Lo peor pasó cuando ante una reducción de personal en la fábrica, Carmen se quedó sin trabajo. Ahora quién le iba a comprar las medicinas a su hijito. Cómo le haría su dieta. Su pollito sancochado con verduras, sus torrejitas de atún sin pimienta. Las cosas se complicaban. Pero Carmen era fuerte y ante la adversidad se las ingenió para conseguir lo que necesitaba. Salió todos los fines de semana al sur de la capital, a su Chincha adorada, para vender productos naturales de belleza, con lo cual consiguió lo suficiente para las medicinas y los alimentos de su adorado Joe.

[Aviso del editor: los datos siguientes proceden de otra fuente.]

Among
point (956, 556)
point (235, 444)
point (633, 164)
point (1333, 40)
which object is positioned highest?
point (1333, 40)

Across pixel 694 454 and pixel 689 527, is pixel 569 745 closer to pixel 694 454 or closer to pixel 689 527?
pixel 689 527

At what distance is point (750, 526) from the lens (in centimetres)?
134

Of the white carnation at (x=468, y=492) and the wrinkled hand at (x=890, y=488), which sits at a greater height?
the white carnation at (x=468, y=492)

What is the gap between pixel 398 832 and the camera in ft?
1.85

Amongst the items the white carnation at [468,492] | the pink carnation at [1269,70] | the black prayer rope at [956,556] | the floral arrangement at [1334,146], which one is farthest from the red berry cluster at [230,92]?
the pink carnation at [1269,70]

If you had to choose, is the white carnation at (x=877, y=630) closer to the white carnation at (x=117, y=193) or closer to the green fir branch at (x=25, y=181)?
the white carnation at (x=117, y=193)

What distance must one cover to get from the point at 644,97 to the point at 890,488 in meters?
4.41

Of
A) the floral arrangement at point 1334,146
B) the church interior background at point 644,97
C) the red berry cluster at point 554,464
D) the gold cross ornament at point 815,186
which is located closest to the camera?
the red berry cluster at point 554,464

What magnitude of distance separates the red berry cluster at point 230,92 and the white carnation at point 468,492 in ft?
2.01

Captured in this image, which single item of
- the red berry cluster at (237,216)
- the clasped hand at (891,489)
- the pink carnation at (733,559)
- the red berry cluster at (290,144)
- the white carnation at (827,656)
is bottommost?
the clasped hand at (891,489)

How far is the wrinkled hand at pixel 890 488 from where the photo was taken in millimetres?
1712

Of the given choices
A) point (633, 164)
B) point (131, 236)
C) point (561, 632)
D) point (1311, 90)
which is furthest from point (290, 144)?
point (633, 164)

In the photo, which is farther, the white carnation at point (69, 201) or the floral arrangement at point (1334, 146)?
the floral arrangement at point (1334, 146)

Así pasaron los años. Y cuando Joe ya bordeaba los cincuenta, la costumbre se convirtió en una aliada, en una amiga incondicional. Hasta que un día sintió que sus años vividos eran insustanciales, que el giro le jugó una mala pasada que lo revolcó estrepitosamente. Es por esta razón que decide vivir intensamente, entregándose al placer de las comidas sabrosas, bebidas dulces, y todas las cosas que le prohibieron por mucho tiempo. Joe sabía que entraría a una ruleta, en la cual no se aseguraba la victoria.